■ Quoted passage
--- START ---
You say that you pay 4/5ths of all the bills. That's 80%. Do you make 80% of the joint income?

Something that is unclear in your post is when your husband got us unemployment card. Did he lie to you and tell you that he did have it yet, but all the while actually have the card and taking money out?

How long have the two of you been married? Do you have children?

I think you have two choices here.

1) come up with the way you want finances handled and let him know that's the way it's going to be. You can negotiate some with him but you would need to put your foot down on tis.

or

2) just divorce him and no longer have this problem.


----------



## Poquitodefe (May 25, 2020)

ok we have been married for almost 4 years and we have no kids together but I have kids from previous relationships. When I did the math I did it with me taking on the most because I had brought kids into the marriage. I thought we were putting our money together for our greater good because I allowed him to save while I took on the bulk of the financial aspects and worked two jobs just to make sure we had while he does that. I feel betrayed as he said he did not have the card when in fact I believe he did and he knew his was allowing his family to burn that kinda money made me sick to my stomach because that is more than what I make in a month on my part time job just to have it burned out in a week. I love him but I was always told a man is supposed to carry a household and he has not been carrying or household so when I found this out that he had 1400 to giveaway and had the nerve to complain on debt. I don't see how... but anyways this was an eye opener for me.


----------



## EleGirl (Dec 3, 2011)

How old are your children? Do you get child support from their father?
--- END ---
■ Data under study
--- START ---
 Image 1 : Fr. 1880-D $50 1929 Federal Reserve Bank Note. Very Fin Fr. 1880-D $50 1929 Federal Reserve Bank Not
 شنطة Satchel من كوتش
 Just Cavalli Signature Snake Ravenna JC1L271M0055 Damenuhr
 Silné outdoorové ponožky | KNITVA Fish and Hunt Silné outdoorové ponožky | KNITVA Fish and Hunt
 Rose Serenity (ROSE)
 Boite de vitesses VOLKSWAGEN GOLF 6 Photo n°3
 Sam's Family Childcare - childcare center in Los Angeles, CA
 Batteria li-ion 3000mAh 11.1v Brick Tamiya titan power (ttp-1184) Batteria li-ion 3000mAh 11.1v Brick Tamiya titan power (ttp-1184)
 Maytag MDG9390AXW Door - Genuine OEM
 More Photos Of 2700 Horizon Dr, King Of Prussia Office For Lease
--- END ---
--- START ---
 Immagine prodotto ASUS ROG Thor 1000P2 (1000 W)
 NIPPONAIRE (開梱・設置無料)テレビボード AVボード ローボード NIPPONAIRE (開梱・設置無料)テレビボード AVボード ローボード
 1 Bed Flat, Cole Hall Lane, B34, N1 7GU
--- END ---
--- START ---
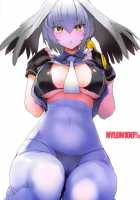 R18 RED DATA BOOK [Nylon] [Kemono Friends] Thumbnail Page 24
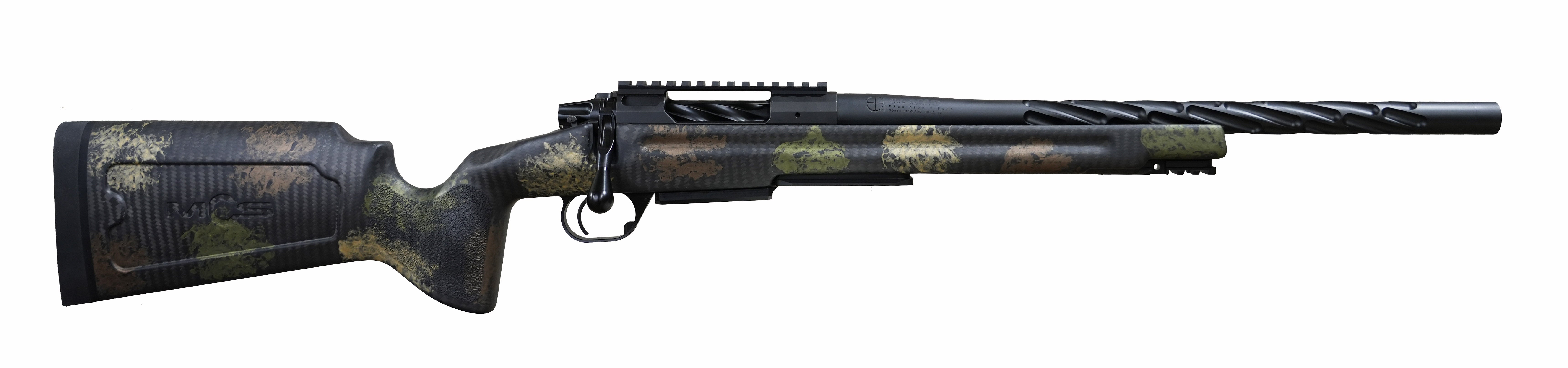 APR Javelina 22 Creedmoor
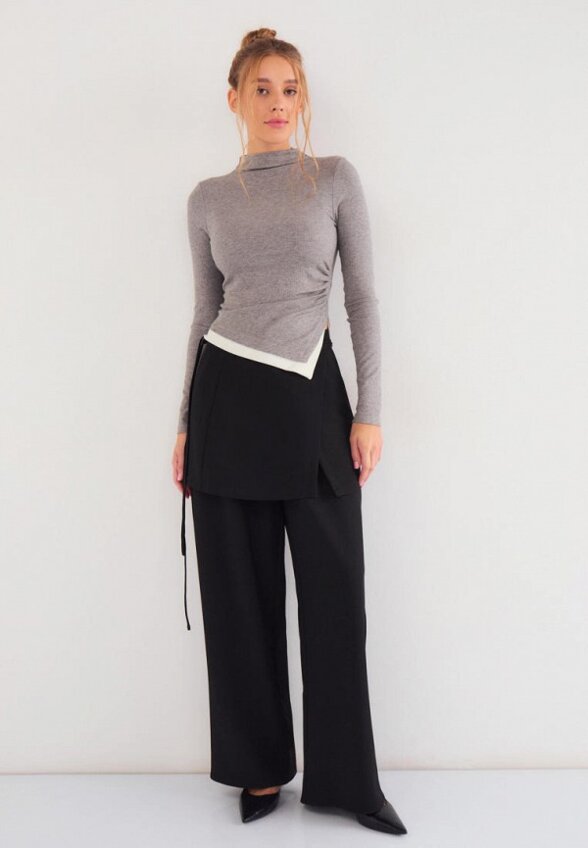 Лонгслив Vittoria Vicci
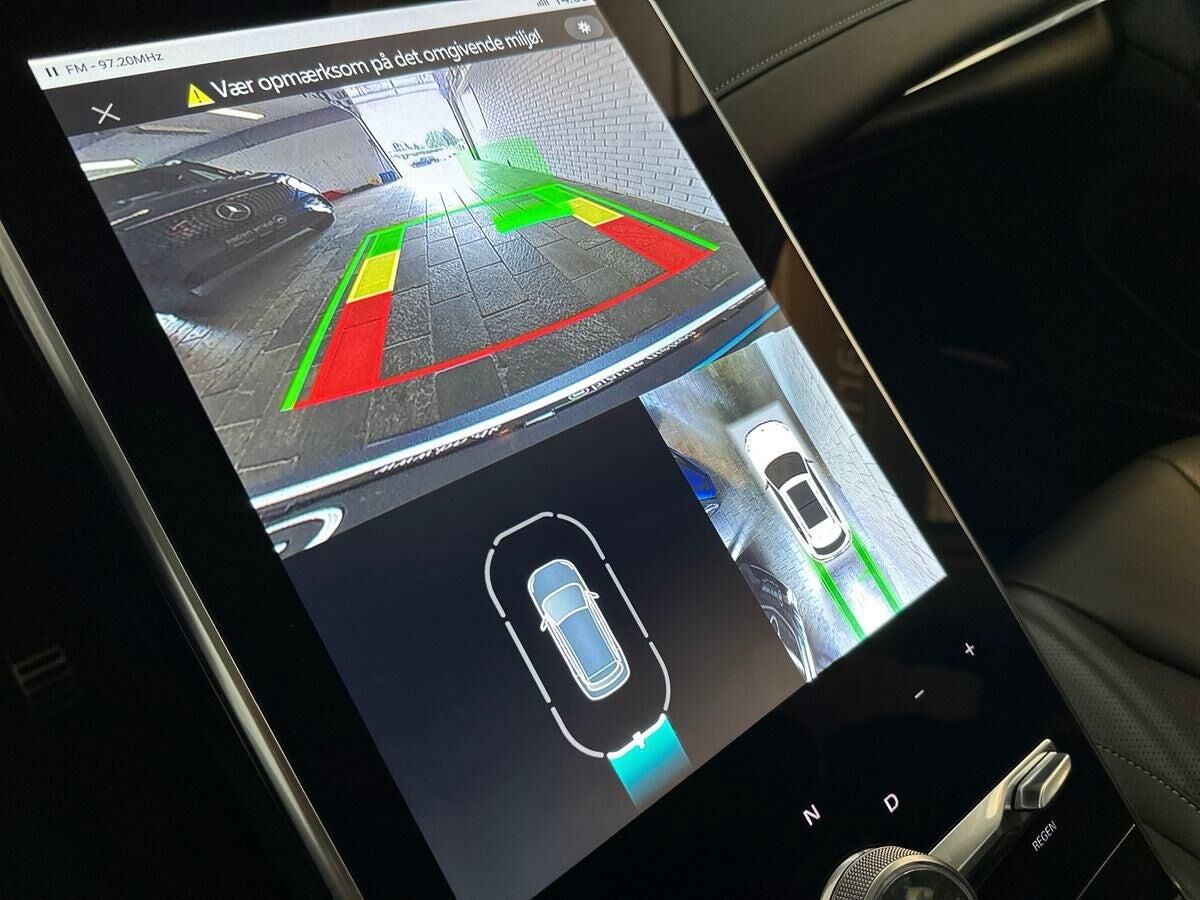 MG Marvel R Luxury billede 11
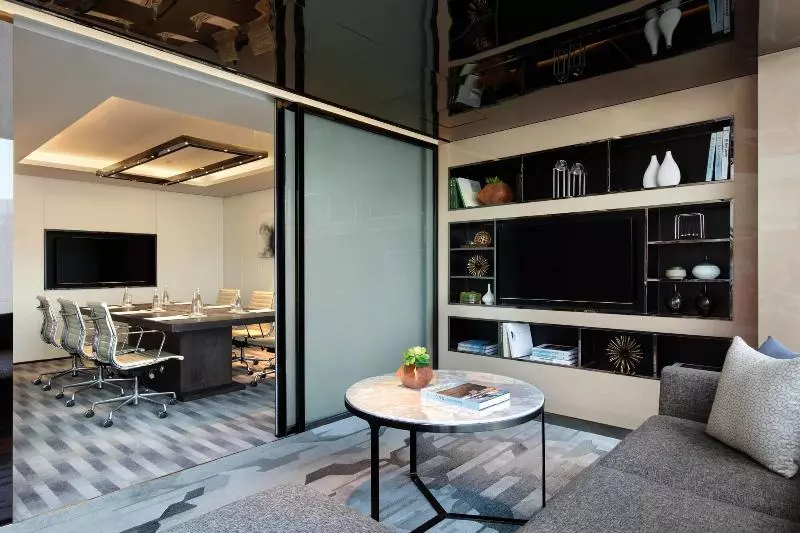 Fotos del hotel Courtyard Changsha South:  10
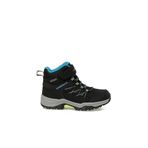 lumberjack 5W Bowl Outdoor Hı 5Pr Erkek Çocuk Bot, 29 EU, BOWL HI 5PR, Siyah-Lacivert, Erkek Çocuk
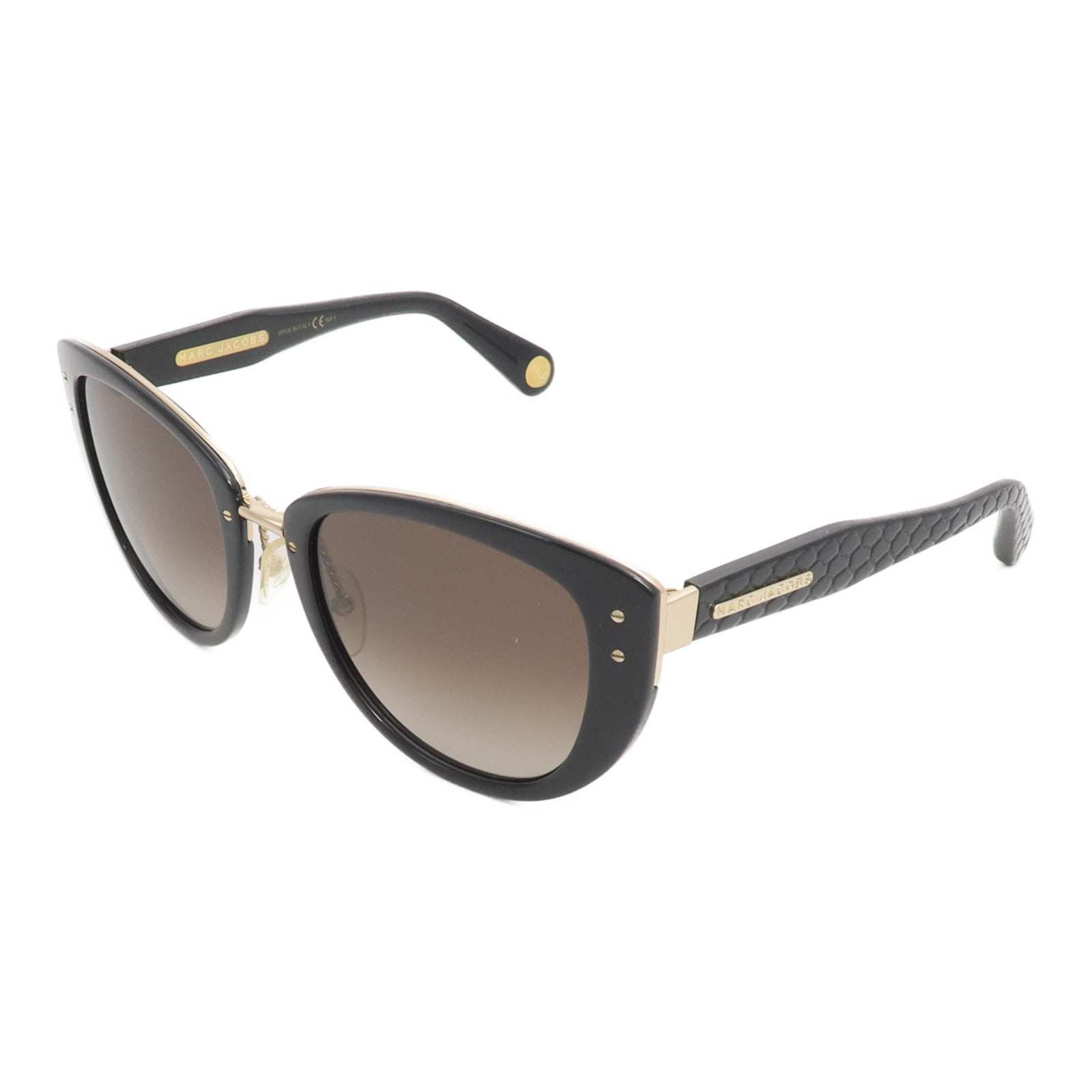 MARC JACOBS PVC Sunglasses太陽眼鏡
--- END ---
■ Instructions
1. In the forum thread about splitting household bills, how long has Poquitodefe been married?
2. Write the next part of the forum thread about splitting household bills, picking up after its last post.

■ Task results
1. Almost 4 years.

2.
Are your children with you 100% of the time? Or do they spend time with their father?

Did his family members, the ones he gave money to, did they lose their income due to the shutdown? Is there some special reason, like them being suddenly is some dire straights that he felt he had to help them?

So how do you want to see things change?


----------



## Poquitodefe (May 25, 2020)

My children are 15,11,6,4, and 3. And yes I do receive support from their father and they spend most of the time with us.Here is the kicker I don't honesty know if that is where the money really went to as it was several transactions of a period of time with cash back and I don't have a good relationship with his family as he does not want me around them and they are funny people. I don't know what I am actually looking for here because I honesty do not think I can trust him because he has lied before and with holding info on money is really a kicker for me as i was always up front with him about what money I had coming into the home.my husband has 3 other brothers and a half brother so I don't see them being in dire straights as his mom had gotten new furniture and redoing her house prior to this. I don't trust him and I now don't put anything past him or his family as they treat me as an outsider. and background his mom would ask me for stuff and I would do it for her but he told me i didn't have to and she could do it herself which is also why I find this to be suspicious. Then he said someone told him the money was missing, then he said he wasn't gonna tell me who because of drama etc, we got to fighting and right now I am not the same person as I feel betrayed


----------



## She'sStillGotIt (Jul 30, 2016)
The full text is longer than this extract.